*GEFRAGT IST*.
a: Bearbeite den Text über Kafka in Zürau: Gib den Teil ab „Er benötigt mehr“ bis einschließlich „nach Prag zurück.“ wieder und setze dabei „Petroleum“ an die Stelle von „Lampenöl“.
b: Wer gab den Notizen aus Zürau laut dem Text über Kafka in Zürau später den Namen „Zürauer Aphorismen“?
c: Führe den Text über Kafkas Zeit in Zürau nach seinem letzten Satz weiter.

*ZITIERTER ABSCHNITT*.
---+---

So sehr es ihm in Zürau gefällt, in einem Punkt häufen sich die Klagen, je weiter der Herbst vorrückt. In Kafkas Schlafzimmer siedeln Mäuse. „Was für ein schreckliches stummes lärmendes Volk das ist“, schreibt er am 15. November an einen Freund: „Um 2 Uhr wurde ich durch ein Rascheln bei meinem Bett geweckt und von da an hörte es nicht auf bis zum Morgen.“ Er holt die Hauskatze, die ihm wegen ihrer Zudringlichkeit eigentlich verhasst ist, zu sich ins Zimmer, aber die hilft nicht viel und bringt neuen Ärger – „verunreinigt sie sich, muß ich das Mädchen aus dem Erdgeschoß holen.“ Allmählich zeigen die Nächte Wirkung: „Mein Gehör hat sich tausendmal verfeinert und ist ebensoviel unsicherer geworden, streiche ich mit dem Finger übers Leintuch, weiß ich nicht mehr ganz bestimmt, ob ich nicht eine Maus höre. Aber Phantasien sind die Mäuse deshalb nicht, mager kommt abends die Katze zu mir herein und wird am Morgen dick hinausgetragen.“ Allerdings entleert sie sich in seinen Pantoffel und erbricht bisweilen, was sie nachts gefressen hat.
Er benötigt mehr Lampenöl
Mitte November friert der Teich zu, die Sonne geht schon am frühen Nachmittag unter; um zu lesen, benötigt der Besucher aus Prag jetzt mehr von dem teuren Lampenöl. Dafür notiert er auf eine Anzahl Zettel eine Reihe von Notizen, die sein Freund Max Brod später die „Zürauer Aphorismen“ nennen und den Namen des Dorfs so geradewegs in die Weltliteratur einschreiben wird. In der Weihnachtszeit fährt er nach Prag zu den Eltern, aber den größten Teil des Winters und Frühlings verlebt er auf dem Dorf. Ende April lässt sich der Urlaub, den ihm sein Arbeitgeber gewährte, nicht mehr weiter dehnen, und Kafka kehrt nach Prag zurück.

---+---

*VORLIEGENDE DATEN*.
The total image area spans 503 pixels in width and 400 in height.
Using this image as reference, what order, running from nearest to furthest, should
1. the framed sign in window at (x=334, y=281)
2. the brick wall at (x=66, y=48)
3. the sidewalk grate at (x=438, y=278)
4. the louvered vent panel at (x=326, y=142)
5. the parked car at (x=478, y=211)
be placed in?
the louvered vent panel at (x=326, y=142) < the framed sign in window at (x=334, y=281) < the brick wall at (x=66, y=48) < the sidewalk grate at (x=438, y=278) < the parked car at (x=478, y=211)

---+---

*SCHRIFTLICHE ANTWORTEN*.
a:
Er benötigt mehr Petroleum
Mitte November friert der Teich zu, die Sonne geht schon am frühen Nachmittag unter; um zu lesen, benötigt der Besucher aus Prag jetzt mehr von dem teuren Petroleum. Dafür notiert er auf eine Anzahl Zettel eine Reihe von Notizen, die sein Freund Max Brod später die „Zürauer Aphorismen“ nennen und den Namen des Dorfs so geradewegs in die Weltliteratur einschreiben wird. In der Weihnachtszeit fährt er nach Prag zu den Eltern, aber den größten Teil des Winters und Frühlings verlebt er auf dem Dorf. Ende April lässt sich der Urlaub, den ihm sein Arbeitgeber gewährte, nicht mehr weiter dehnen, und Kafka kehrt nach Prag zurück.

b: Max Brod, Kafkas Freund

c:
Was bleibt von seinem Aufenthalt in Zürau? Die deutschen Familien, mit denen er verkehrte, sind seit den Vierzigerjahren vertrieben, aber viele der alten Häuser stehen noch. Die Erinnerung an Kafka verblasste auch hier und brauchte in Zürau, heute Siřem, länger als anderswo, um wieder zu erstarken. Dass seine Spuren im Dorf inzwischen wieder sichtbar geworden sind, ist auch das Verdienst von David Herblich, der einen großen Hof in Spuckweite zu Ottlas bewohnt. Das Anwesen hätten seine Großeltern mütterlicherseits im Jahr 1948 gekauft, sagt er, sein Vater sei aus Oberklee gekommen, einem Ausflugsziel Kafkas, und hätte hierhin eingeheiratet. Nun versuche er, Leben ins mittlerweile nur noch wenig bevölkerte Dorf zu bringen, mit einem alternativen Kulturfestival, zu dem freiwillige Helfer aus aller Welt angereist seien, mit einer Galerie in dem Teil seines Hofes, in dem früher Hopfen getrocknet wurde, und auch mit der Erforschung von Kafkas Aufenthalt in Zürau. Herblich erzählt von einem Audioguide, mit dem man durchs Dorf gehen kann, von Besuchergruppen auf Kafkasuche, von Wissenschaftlern und von Schulklassen aus Prag.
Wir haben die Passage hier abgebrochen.